McAfee explores this new breed of geek in his latest book, The Geek Way: The Radical Mindset that Drives Extraordinary Results, which points to culture as the ultimate multiplier of business performance. “Over the years, I kept seeing how much attention the geeks [such as Netflix CEO Reed Hastings or Amazon CEO Jeff Bezos] were paying attention to culture,” he observes. Their ideal was a flow state in which employees had constant freedom to dream up new ideas.
But why was an open and autonomous culture seemingly unique to tech-driven companies, as McAfee describes? Of course, we’ve known since the early days of Silicon Valley in the 1980s and 1990s (okay, Seattle too) that technology-driven enterprises have been the centers of hyper-opportunity not seen in the rest of the post-industrial world.
It may not be technology alone that propelled such growth. Market expectations for these companies are off the charts, too. The many tech entrepreneurs and CEOs I’ve met over the years know they are where the action is, but they can’t sustain themselves with mere five-percent annual growth that would make traditional companies jump for joy. Technology companies, because of their relatively low barriers to entry — they usually only require skilled developers and compute power to build their empires versus factories and machines — could be quickly swamped by nimble competitors. For many, it’s 20% annual growth or die.
That’s why an innovative culture, autonomy, and yes, fun workplaces are so critical in this sector, and this is something that successful technology companies have learned to nurture, no matter how big they get. Culture is the competitive differentiator.
It may no longer even be appropriate to pigeonhole these more inspired companies as “tech” companies, as this cultural mindset has spilled over into other sectors such as advertising, media, entertainment, and even auto manufacturing, McAfee says. “Geek companies” are a better moniker, he states. Geek companies still have their flaws, he cautions — they make big strategic mistakes, and they don’t have enough diversity. Importantly, he observes, the future is not guaranteed — they could rise and fall just as an industrial-era company could. Nevertheless, geek companies tend to be the top performers when compared with more rigid or less-inspired businesses. Culture matters.

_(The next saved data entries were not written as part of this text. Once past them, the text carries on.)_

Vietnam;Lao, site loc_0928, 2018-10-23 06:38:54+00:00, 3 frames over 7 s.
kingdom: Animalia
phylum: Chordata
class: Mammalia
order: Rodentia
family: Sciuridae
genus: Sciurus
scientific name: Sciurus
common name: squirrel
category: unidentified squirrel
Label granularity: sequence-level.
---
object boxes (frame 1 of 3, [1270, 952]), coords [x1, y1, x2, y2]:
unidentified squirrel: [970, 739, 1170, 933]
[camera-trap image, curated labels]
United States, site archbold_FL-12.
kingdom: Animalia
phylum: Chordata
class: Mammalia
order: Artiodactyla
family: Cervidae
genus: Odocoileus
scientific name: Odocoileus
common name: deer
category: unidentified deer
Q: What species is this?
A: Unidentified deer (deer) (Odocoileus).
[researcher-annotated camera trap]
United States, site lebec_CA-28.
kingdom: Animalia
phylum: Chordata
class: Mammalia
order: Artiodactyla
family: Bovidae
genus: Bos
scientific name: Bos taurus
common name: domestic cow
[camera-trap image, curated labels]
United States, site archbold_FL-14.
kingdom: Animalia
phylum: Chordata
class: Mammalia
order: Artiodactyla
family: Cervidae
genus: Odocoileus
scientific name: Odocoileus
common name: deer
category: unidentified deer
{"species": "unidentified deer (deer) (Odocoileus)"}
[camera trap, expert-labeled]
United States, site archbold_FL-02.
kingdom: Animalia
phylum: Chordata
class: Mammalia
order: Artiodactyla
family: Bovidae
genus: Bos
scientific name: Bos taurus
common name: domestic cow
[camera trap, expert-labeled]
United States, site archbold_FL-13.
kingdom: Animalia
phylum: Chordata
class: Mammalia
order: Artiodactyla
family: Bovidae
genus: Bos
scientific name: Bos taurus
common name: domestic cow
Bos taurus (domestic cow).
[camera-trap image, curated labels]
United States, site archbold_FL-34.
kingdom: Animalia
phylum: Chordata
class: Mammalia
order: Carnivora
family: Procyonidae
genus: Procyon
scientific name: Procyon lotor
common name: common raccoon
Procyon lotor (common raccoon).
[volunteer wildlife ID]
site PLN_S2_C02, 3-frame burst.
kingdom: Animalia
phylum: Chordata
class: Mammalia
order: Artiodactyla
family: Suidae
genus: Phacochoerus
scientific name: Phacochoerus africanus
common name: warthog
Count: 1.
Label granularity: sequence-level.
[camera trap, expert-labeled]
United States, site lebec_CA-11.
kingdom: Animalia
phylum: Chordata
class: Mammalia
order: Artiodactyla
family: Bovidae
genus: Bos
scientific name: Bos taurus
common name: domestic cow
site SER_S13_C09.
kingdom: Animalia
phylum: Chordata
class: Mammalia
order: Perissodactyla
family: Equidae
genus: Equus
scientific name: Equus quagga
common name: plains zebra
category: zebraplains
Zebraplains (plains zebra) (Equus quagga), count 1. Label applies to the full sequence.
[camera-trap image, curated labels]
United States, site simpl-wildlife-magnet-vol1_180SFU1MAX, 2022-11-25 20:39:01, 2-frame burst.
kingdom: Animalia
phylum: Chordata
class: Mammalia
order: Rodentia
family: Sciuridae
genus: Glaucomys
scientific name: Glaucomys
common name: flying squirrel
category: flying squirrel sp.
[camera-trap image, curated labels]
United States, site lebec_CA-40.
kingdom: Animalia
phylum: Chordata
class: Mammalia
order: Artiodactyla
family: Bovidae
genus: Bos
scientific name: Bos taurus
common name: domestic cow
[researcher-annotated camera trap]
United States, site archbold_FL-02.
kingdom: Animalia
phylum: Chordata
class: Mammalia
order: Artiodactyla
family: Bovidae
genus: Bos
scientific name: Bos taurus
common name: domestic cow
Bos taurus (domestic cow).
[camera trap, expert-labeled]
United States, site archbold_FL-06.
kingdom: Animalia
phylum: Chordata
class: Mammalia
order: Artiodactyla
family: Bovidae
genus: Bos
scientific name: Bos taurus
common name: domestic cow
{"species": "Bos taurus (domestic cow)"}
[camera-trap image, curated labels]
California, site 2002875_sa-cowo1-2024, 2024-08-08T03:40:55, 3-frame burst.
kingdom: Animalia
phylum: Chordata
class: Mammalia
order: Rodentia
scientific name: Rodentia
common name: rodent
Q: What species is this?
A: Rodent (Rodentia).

Still, as McAfee writes, “many companies have Model 1 norms” – another term for industrial-era culture. Two-thirds of executives responding to a 2017 Harvard Business Review survey said their companies were saddled with too much bureaucracy, and only one percent felt bureaucracy-free. In such a culture, the emphasis is to “be in control over others; strive to win and minimize losing; and suppress negative feelings,” he illustrates, noting these are “corrosive because they create a culture of defensiveness and undiscussability.” Model 1”strangles and squelches the things that business geeks are adamant about.”
In a high-preforming geek company, the emphasis is on “sharing information and being receptive to arguments, reevaluations, and changes in direction,” McAfee states. “In the long run, wining necessitates conducting experiments, taking risks, and placing bets, not all of which are going to succeed.” Openness “holds a special place among the great geek norms: it’s a distributed self-correction mechanism.”